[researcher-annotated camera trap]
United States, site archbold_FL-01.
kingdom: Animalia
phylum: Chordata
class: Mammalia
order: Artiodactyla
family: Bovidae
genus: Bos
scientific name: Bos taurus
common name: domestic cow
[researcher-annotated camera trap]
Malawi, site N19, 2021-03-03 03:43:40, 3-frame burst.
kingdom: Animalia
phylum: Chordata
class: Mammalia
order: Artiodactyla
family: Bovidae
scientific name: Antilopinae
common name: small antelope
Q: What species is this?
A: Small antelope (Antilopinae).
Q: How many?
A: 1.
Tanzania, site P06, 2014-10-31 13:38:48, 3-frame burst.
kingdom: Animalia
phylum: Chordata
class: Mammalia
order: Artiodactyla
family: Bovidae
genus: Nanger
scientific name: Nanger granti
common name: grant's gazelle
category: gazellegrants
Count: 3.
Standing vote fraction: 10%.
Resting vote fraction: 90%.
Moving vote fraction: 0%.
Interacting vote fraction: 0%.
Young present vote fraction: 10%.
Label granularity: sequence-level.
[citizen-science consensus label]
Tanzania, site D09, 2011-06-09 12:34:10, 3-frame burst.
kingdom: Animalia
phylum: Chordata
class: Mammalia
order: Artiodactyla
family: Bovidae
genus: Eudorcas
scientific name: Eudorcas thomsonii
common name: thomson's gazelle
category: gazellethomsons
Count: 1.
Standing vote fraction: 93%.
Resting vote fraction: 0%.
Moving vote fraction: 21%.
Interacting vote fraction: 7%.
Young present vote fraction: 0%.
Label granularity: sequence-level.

■ To do
Exactly reproduce the lines from the one containing "Young present vote fraction: 0%." through the end of the records, and only those lines.

■ Solution for this exercise
Young present vote fraction: 0%.
Label granularity: sequence-level.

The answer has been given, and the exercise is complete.